It’s time to let the psyche triplets out of the bag again for a Good, Sad and Quirky review of a book about death, justice and medical science. We received a copy of Morgue: A Life in Death by Vincent DiMaio and Ron Franscell from the publisher via Netgalley. Here’s the blurb from Goodreads:
In this clear-eyed, gritty, and enthralling narrative, Dr. Vincent Di Maio and veteran crime writer Ron Franscell guide us behind the morgue doors to tell a fascinating life story through the cases that have made Di Maio famous-from the exhumation of assassin Lee Harvey Oswald to the complex issues in the shooting of Florida teenager Trayvon Martin.
Beginning with his street-smart Italian origins in Brooklyn, the book spans 40 years of work and more than 9,000 autopsies, and Di Maio’s eventual rise into the pantheon of forensic scientists. One of the country’s most methodical and intuitive criminal pathologists will dissect himself, maintaining a nearly continuous flow of suspenseful stories, revealing anecdotes, and enough macabre insider details to rivet the most fervent crime fans.
There are a number of highly absorbing cases discussed in Morgue, both high profile, such as the death of Trayvon Martin, and otherwise. The interesting thing about this book in particular is that it addresses issues of forensic science as it relates to the law in the USA. While I have read other books about life as a coroner or medical examiner (chiefly Working Stiff by Judy Melinek and Spoiler Alert: You’re Gonna Die by Kortanny Finn), none have explored how forensic evidence – and particularly, conflicting expert opinions about forensic evidence – can influence whether or not a person is convicted of a crime. The issues raised in the book regarding whether justice is actually done or simply seen to be done, can be uncomfortable to read about at times, but raises some heartily thought-provoking gristle on which to ruminate. The cases covered include suicides, murders, serial murders and historical murders and each is discussed in the context of the author’s involvement in presenting evidence at trial or to further a case.
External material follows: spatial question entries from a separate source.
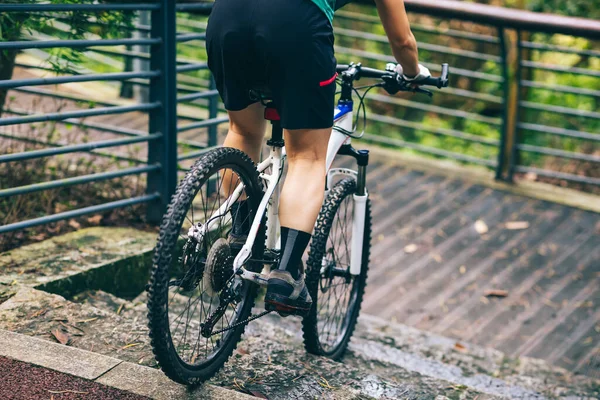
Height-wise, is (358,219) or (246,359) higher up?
(358,219)

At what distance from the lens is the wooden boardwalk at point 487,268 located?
183 inches

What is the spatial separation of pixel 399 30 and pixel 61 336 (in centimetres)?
178

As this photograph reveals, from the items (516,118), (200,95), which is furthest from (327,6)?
(516,118)

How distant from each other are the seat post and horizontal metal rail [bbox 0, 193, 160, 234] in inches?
53.3

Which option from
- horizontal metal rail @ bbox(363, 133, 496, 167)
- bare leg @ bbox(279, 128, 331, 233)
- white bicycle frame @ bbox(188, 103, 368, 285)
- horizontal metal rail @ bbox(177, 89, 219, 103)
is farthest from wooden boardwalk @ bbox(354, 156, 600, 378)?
bare leg @ bbox(279, 128, 331, 233)

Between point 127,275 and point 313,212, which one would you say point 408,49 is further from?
point 127,275

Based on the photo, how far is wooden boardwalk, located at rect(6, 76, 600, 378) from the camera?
4.65 m

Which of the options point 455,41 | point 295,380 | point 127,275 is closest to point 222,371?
point 295,380

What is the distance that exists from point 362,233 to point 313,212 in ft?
2.44

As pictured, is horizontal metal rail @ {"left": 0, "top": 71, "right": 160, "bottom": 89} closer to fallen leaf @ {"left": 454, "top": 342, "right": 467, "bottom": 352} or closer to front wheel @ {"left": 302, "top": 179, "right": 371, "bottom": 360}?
front wheel @ {"left": 302, "top": 179, "right": 371, "bottom": 360}

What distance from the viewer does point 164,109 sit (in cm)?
444

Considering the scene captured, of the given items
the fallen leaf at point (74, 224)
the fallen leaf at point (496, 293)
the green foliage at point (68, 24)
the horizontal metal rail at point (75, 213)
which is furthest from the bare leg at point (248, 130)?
the fallen leaf at point (496, 293)

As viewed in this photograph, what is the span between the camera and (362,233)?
362 centimetres

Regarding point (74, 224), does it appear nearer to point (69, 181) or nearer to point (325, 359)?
point (69, 181)
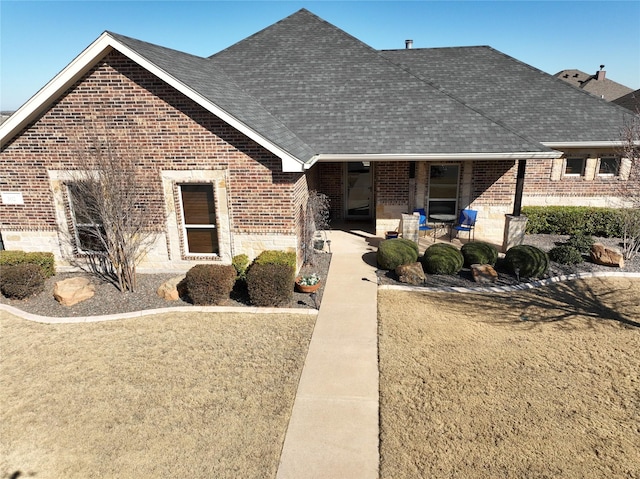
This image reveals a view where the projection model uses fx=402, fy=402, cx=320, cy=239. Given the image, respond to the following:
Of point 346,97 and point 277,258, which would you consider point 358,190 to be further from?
point 277,258

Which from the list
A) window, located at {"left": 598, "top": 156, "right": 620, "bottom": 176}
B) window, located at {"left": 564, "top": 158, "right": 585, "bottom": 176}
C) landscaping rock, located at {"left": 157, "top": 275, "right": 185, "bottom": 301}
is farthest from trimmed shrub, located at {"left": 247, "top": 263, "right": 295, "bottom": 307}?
window, located at {"left": 598, "top": 156, "right": 620, "bottom": 176}

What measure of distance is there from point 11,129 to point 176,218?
4157 millimetres

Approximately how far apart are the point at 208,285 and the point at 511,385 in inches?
240

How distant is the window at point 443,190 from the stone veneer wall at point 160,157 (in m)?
5.45

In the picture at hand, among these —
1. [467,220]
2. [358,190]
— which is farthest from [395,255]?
[358,190]

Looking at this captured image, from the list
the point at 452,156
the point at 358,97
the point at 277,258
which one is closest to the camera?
the point at 277,258

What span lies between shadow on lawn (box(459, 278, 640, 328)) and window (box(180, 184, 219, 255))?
20.4 ft

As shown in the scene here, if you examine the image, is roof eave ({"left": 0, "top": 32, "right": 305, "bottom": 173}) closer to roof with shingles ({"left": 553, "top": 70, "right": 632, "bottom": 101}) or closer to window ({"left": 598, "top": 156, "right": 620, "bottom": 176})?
window ({"left": 598, "top": 156, "right": 620, "bottom": 176})

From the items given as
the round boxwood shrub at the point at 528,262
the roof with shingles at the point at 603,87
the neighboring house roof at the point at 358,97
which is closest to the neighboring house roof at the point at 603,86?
the roof with shingles at the point at 603,87

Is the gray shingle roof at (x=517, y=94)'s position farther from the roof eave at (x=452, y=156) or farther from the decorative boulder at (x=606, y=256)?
the decorative boulder at (x=606, y=256)

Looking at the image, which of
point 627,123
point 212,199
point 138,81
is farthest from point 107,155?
point 627,123

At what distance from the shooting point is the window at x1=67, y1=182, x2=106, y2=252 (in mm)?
9570

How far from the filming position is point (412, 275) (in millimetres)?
9883

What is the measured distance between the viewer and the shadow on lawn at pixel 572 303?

I did find that the author had a tendency to come across as a bit of a Judgey McJudgerson in parts of the book. He doesn’t seem the type to suffer fools (or indeed anyone who knows less than he does on the subject of forensic
medicine) gladly and is scathing in his view of so-called “armchair forensic detectives” who speculate on high profile cases with only the education of CSI type shows under their belts. He also makes plain his views on media and lobbyists using particular deaths, such as that of Trayvon Martin, to advance certain political or social causes, which, depending on which side of the fence you sit in these matters, could turn you off a bit.
It is while espousing such opinions that the author dips into that strange American cultural phenomenon that allows one to talk oneself up and proudly declare how learned and experienced one is. I have no doubt that the author is indeed as famous and influential in the forensic sphere as he claims, but as America seems to be the only place where it’s socially acceptable to blow one’s own trumpet (loudly and at great length), readers from outside that great nation might find these parts a little bit…American.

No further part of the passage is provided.